Tlalpujahua

Tlalpujahua

Monday, January 16, 2017

Walking to Beverly Hills

I have written a number of times about the "Paseo de la Reforma", Mexico City's most famous boulevard.  The monument-studded, skyscraper-lined thoroughfare crosses the heart of the city.  It skirts the historic center, runs through one of the major commercial districts, passes the city's most important park, continues on through one of the most affluent districts, and then cuts through an even ritzier neighborhood.

I decided today to see how far my legs would take me down the "Paseo de la Reforma".  It took me about 15 minutes to walk from my apartment to the section of the boulevard where the city's tallest buildings are clustered.


From here I was going to give myself two hours to walk westward along "Reforma".  Would I make it to territory that was new to me?

The original boulevard ended at the entrance to Chapultepec Park, but it was later extended and now continues along the edge of the park.

 
The park and its many museums are closed on Mondays, but here is a glimpse peeking between the rails of the fence.
 
  
Along the fence that forms the border of the park there are usually photographic exhibits.  Today there were three different exhibits.  This definitely slowed my walking pace since I stopped to look at a great many of the photographs and to read the captions.

  
One of the exhibits was a collection of archival photographs of Mexico City spanning the 20th century.

  
Here we see the Monument to the Mexican Revolution under construction in 1929.



The devastating earthquake of 1985

On the opposite side of the boulevard is the National Museum of Anthropology.  An enormous statue of the rain god Tlaloc stands at the entrance to the museum.



Just beyond Chapultepec Park is the National Auditorium.  This enormous hall, which has seating for 10,000 people, has been the the venue for everything from opera to rock concerts.


We are now in the neighborhood of Polanco, one of the most affluent parts of the city.  Large hotels such as the Hyatt dominate the skyline.

 
Beyond this point I am entering new territory.  I reach an enormous traffic circle where one of the city freeways passes under "Reforma."


In the middle of this traffic circle is the Monument to the Mexican Petroleum Workers.  It was built in 1952, and commemorates the nationalization of the oil industry in 1938.

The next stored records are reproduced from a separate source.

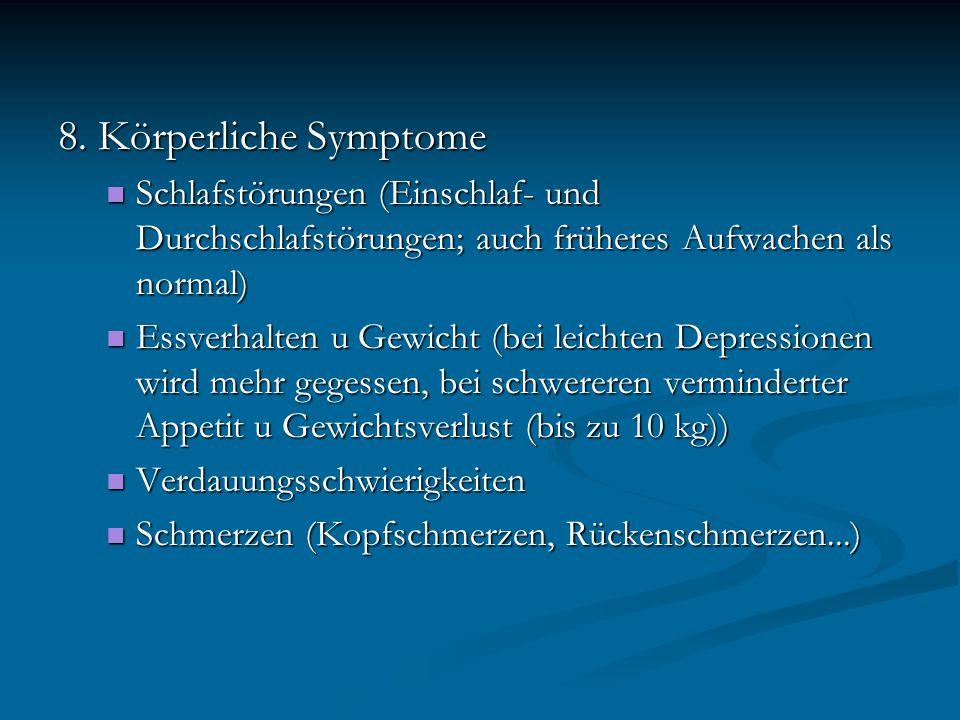 8. Körperliche Symptome Schlafstörungen (Einschlaf- und Durchschlafstörungen; auch früheres Aufwachen als normal)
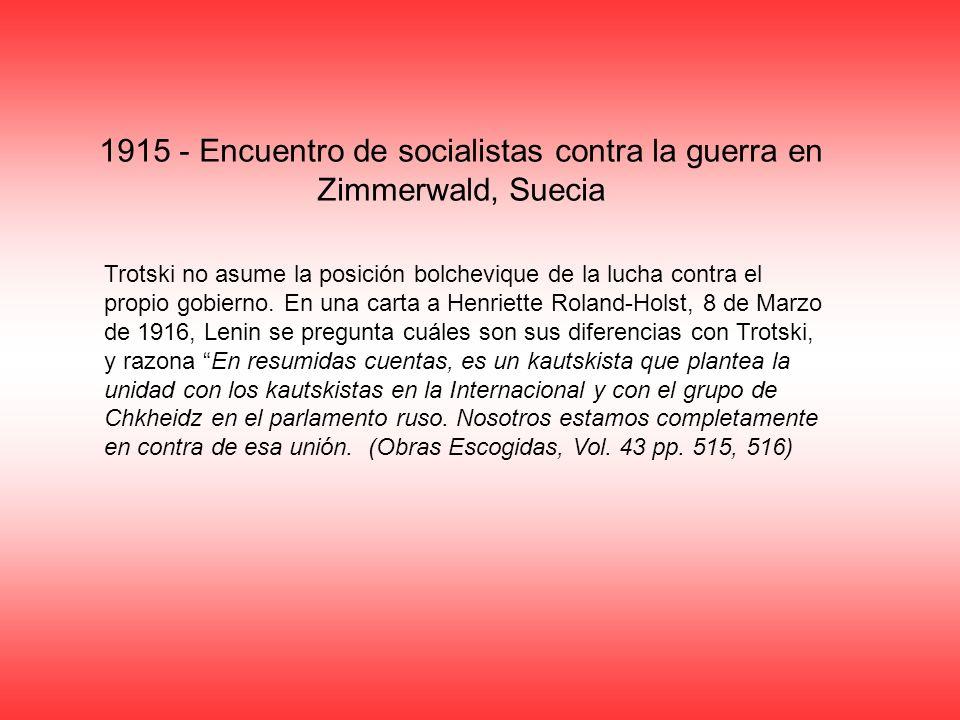 1915 - Encuentro de socialistas contra la guerra en Zimmerwald, Suecia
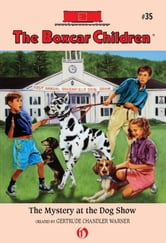 The Mystery at the Dog Show ebook by Gertrude Chandler Warner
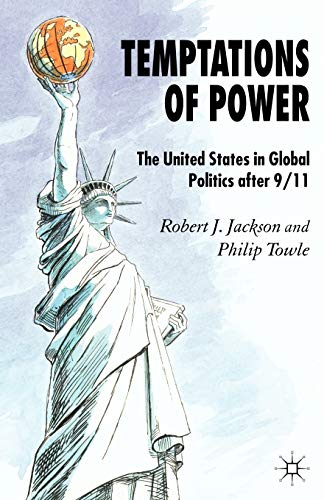 9781403946775: Temptations of Power: The United States in Global Politics after 9/11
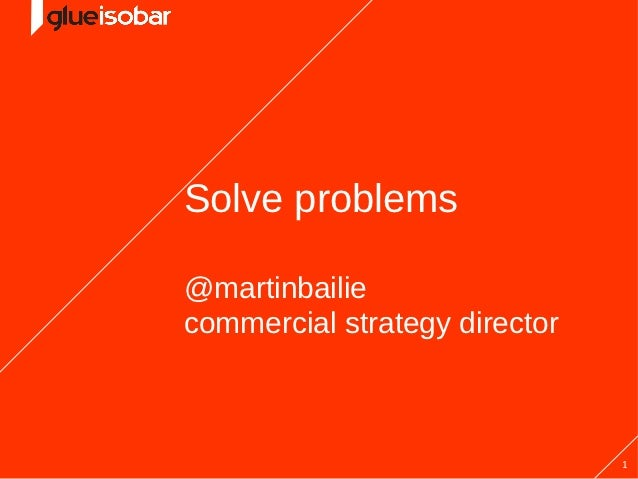 Solve problems@martinbailiecommercial strategy director                               1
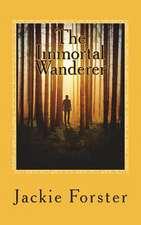 The Immortal Wanderer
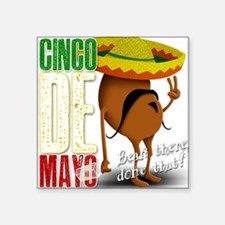 Cinco De Mayo - Bean there, done that! Sticker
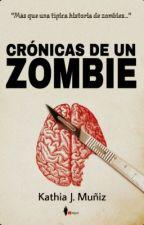 Crónicas de un zombie © by kathiaM
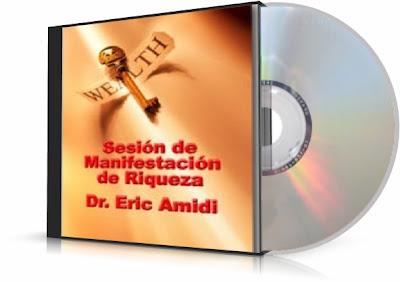SESIÓN DE MANIFESTACIÓN DE RIQUEZA, Dr. Eric Amidi [ Audiolibro ] – El asombroso audio que genera impresionante riqueza y abundancia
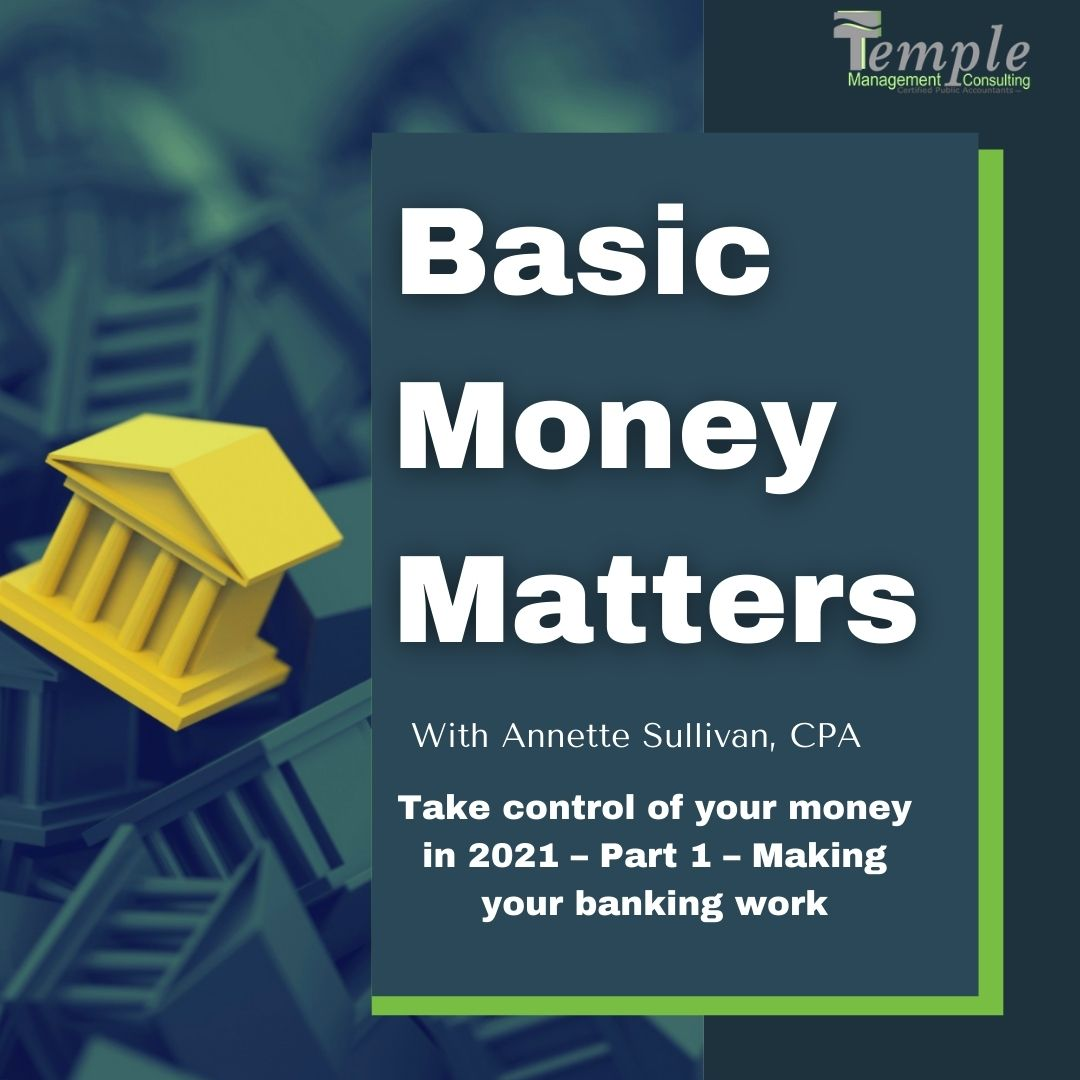 Take control of your money in 2021 – Part 1 – Making your banking work
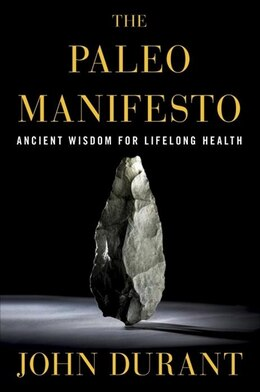 Book The Paleo Manifesto: Ancient Wisdom For Lifelong Health by John Durant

Beyond this monument "Reforma" enters the neighborhood of "Lomas de Chapultepec".  At first the neighborhood looks like another busy, modern commercial district.

  
But as I continue down the boulevard, the office towers give way to palatial homes.  "Lomas de Chapultepec" could be called the Beverly Hills of  Mexico City.   Many homes are hidden behind tall, vine-covered walls, but others are visible from behind their iron fences.






Some of these mansions are foreign embassies.  I passed the embassies of Poland and the United Arab Emirates.  But most of them are the private residences of politicians, major celebrities in the entertainment industry, and wealthy businessmen.   Carlos Slim, one of the richest men in the world, has his home in "Lomas". 

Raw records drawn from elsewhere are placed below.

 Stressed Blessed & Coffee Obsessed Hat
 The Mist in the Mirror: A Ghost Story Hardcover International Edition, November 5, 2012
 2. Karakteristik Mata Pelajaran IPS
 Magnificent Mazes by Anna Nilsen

By this time I had reached the two hour limit which I had set for myself.  I had walked about four miles, but it seemed much farther.  I hailed a taxi and rode back to the apartment.  The taxi driver was a jovial fellow, and we had a good conversation.  The fare was only 49 pesos.  Tipping is not really expected, but with the recent increase in the price of gasoline in Mexico, I have tended to be generous with drivers.  I gave him 60 pesos... less than $3 US.

As I got out of the taxi, I said to the driver, "My feet thank you very much!"